• Excerpt:
╔══

Wednesday, March 18, 2015

AP Physics Lab 10

Ryan Partain, Trey Seabrooke, Tyler Kolby, Daniel Hanna

Mechanical Wave Model Lab

Objective: to determine the graphical and mathematical relationship between velocity and amplitude, velocity and length of the pulse, velocity and distance, and velocity and force.

Picture of Apparatus:

Materials:
  • Distance measurement device
  • Spring of length greater than ~1 meter
  • Timer
  • Force measuring device

Procedure:
To begin, obtain all materials listed above. Lay the spring flat on the ground. Straighten the spring but do not stretch the spring, and record the length of the spring in a straight line.
First record data for the relationship of velocity vs. amplitude. Position the spring at a slightly stretched position and record the length. Two group members are holding the stretched spring at their fixed positions. One group member places his or her foot next to the spring ~1 foot from their end of the spring. The portion of the spring in between the group members foot and the fixed end will now be used to create the amplitude for the pulse. Keep the foot at the same position and change the distance you pull the middle portion of the spring. Record the time it takes for the pulse to go to the other end and return.
Next record data for velocity vs. pulse length. The same setup is used as previously. For this experiment, keep the amplitude constant and move the group members foot at various distances. Record the distances and corresponding time for the pulse to return.
Next, to record velocity vs. distance hold the spring length constant and setup the same as before. Instead of timing the pulse from start to return, now time the pulse from start to half length, start to full length, start to full and one half length, and start two two full lengths to record any change in velocity.
Finally use a force measuring device to determine the force on the spring by the fixed end. Move the spring to get various force values and record the time for the pulse from start to return to determine velocity for each value. Keep the amplitude and pulse length constant.

╚══

• Tasks:
1. Please extract the stretch of the mechanical wave lab report from "Objective: to determine" through "a straight line.".
2. In the mechanical wave lab report, why is the pulse timed from the start to half length, full length, one and a half lengths, and two full lengths in the velocity vs. distance part?
3. Carry on the mechanical wave lab report from the point where it stops.

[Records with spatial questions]
╔══

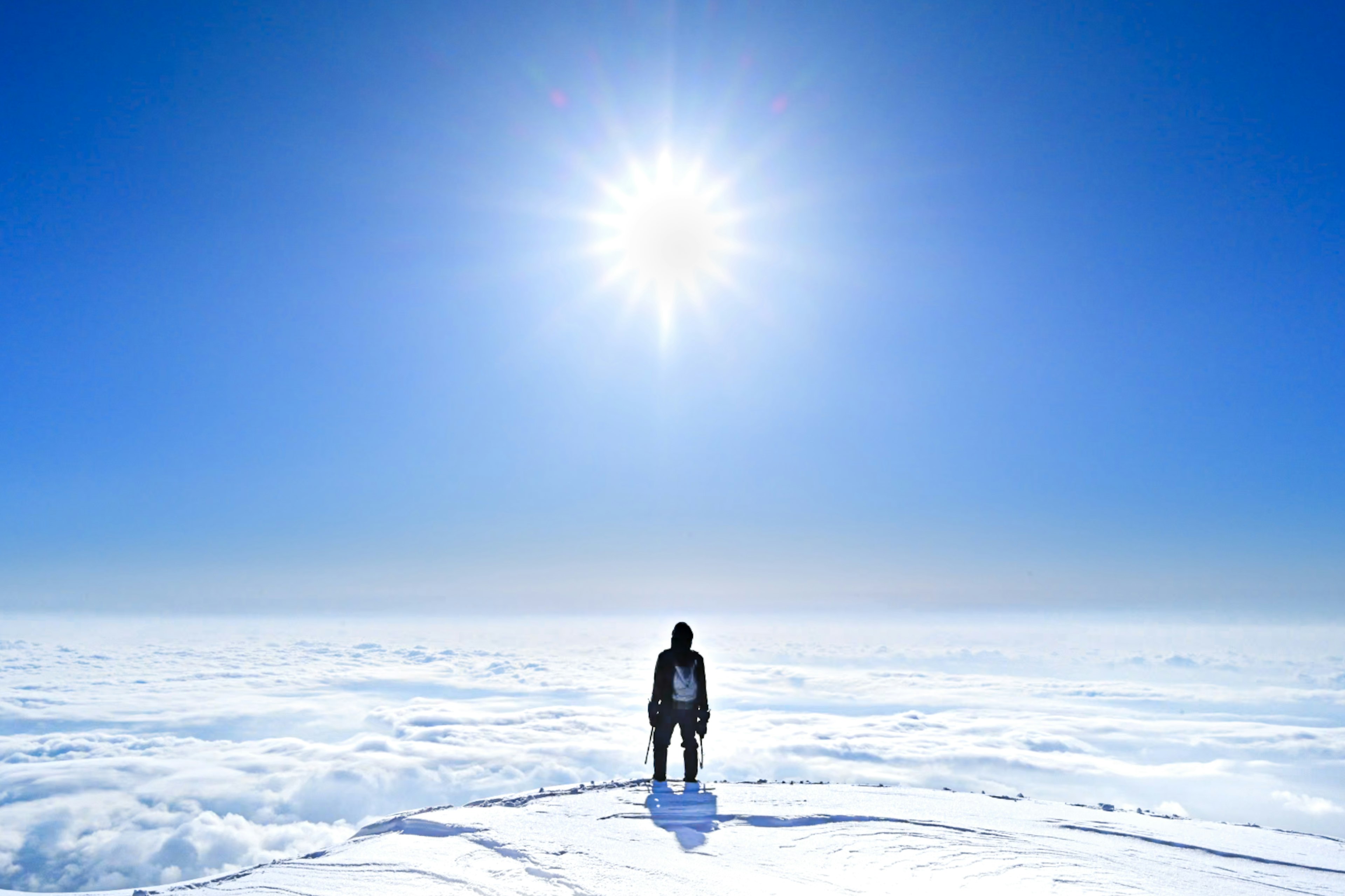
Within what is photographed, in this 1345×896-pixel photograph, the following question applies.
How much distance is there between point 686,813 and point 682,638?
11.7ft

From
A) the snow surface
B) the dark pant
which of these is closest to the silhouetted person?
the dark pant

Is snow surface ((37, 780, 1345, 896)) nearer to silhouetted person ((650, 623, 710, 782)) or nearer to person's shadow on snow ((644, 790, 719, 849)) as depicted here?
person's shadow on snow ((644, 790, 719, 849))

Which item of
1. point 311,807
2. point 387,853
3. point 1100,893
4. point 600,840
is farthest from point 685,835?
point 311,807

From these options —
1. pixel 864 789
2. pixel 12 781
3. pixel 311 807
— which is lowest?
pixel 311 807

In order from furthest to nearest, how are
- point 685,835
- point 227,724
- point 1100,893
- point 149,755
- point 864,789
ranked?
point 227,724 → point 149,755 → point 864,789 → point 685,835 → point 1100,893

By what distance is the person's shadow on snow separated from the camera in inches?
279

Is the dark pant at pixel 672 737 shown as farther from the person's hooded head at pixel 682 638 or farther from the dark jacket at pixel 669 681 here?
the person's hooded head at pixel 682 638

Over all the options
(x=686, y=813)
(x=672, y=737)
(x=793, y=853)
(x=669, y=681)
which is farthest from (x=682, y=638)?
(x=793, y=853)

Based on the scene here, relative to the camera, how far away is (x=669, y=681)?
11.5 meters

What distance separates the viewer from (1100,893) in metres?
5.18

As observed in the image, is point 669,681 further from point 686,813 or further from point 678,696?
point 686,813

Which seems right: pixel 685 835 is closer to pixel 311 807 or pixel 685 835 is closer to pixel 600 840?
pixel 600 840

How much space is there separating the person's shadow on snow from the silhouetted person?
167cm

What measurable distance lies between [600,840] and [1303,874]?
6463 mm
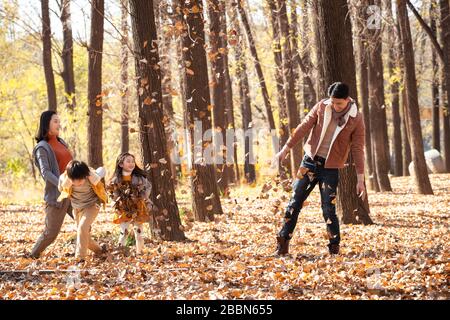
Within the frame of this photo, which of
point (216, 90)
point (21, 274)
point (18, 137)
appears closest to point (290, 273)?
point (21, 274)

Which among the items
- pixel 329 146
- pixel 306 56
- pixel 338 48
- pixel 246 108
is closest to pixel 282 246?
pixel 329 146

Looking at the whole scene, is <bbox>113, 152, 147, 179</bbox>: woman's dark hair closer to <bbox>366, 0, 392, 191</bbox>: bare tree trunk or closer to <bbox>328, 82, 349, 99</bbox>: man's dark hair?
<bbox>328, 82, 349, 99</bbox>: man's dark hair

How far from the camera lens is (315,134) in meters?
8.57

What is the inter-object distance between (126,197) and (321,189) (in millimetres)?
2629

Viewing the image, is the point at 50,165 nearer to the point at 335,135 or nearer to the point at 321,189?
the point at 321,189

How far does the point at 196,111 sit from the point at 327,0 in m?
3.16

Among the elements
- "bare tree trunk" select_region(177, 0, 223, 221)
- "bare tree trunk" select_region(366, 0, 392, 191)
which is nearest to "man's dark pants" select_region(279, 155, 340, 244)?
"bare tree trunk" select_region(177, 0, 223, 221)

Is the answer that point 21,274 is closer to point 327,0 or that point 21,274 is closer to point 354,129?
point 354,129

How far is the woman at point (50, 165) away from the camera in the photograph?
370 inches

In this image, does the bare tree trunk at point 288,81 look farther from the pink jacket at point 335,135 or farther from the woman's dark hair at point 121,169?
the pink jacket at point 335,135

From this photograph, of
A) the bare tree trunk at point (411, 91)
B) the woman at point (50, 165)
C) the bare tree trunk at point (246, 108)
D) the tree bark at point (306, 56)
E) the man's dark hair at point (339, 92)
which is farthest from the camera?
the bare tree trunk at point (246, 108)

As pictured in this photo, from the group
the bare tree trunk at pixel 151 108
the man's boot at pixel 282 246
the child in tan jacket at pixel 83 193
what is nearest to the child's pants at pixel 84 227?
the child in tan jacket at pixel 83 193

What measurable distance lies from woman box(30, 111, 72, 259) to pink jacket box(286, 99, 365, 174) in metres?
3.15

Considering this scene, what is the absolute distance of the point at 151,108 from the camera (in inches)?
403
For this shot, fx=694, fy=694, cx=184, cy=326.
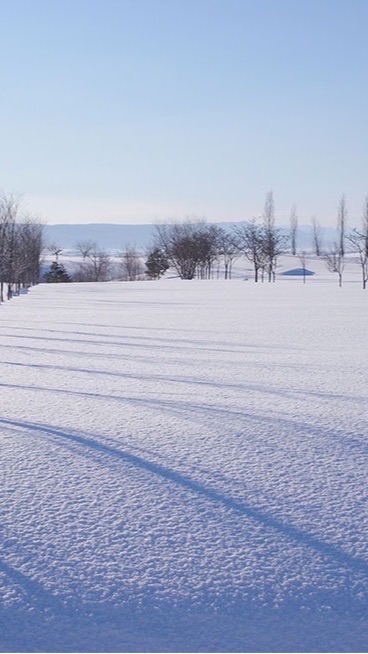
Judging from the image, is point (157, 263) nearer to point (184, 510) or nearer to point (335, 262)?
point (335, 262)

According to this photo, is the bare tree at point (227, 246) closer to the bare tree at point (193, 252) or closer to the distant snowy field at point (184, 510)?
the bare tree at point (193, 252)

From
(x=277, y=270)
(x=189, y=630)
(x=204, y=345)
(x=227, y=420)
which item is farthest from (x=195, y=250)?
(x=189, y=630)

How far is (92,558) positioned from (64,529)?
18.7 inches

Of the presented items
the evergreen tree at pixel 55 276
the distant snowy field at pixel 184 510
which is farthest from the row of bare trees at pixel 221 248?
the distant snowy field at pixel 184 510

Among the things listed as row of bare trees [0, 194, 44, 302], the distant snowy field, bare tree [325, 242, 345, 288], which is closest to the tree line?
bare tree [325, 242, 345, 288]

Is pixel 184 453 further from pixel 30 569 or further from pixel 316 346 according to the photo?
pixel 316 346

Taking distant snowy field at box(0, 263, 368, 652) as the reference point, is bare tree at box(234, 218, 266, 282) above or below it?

╚══

• Results for the exercise:
1.
Objective: to determine the graphical and mathematical relationship between velocity and amplitude, velocity and length of the pulse, velocity and distance, and velocity and force.

Picture of Apparatus:

Materials:
  • Distance measurement device
  • Spring of length greater than ~1 meter
  • Timer
  • Force measuring device

Procedure:
To begin, obtain all materials listed above. Lay the spring flat on the ground. Straighten the spring but do not stretch the spring, and record the length of the spring in a straight line.

2. The pulse is timed to several points along the spring, with the spring length held constant, in order to record any change in velocity.

3.
Data Table:
Lab 10 Data Table.png

Graphs:
Velocity vs. Amplitude
Velocity vs. Amplitude.png

Velocity vs. Pulse Length
Velocity vs. Pulse Length.png

Velocity vs. Distance
Velocity vs. Distance.png

Velocity vs. Force
Velocity vs. Force.png

Conclusion: (no relationship in any except V vs. F.  Despite what appears to be a linear relationship, the data set accidentally followed that general trend, but the numbers were scattered.  Due to experimental error, the data appears to have a relationship despite having none)
In the graph of V vs. F, the relationship is parabolic; therefore V is squared to linearize making the graph V^2 vs. F. Based on this graph we see the relationship V^2=( m/kg)F.

Sources of error include difficulty in pinpointing the exact time one wavelength has traveled the entire length of the spring, and difficulty in keeping the spring in the exact same position throughout the experimental trials. The procedure could be improved if there were more stable fixed positions at the ends of the spring. It could also be improved if the pulses were more accurately recorded. For example, using ones foot works but contributes in error of the experiment due to the width of the foot in contact with the spring.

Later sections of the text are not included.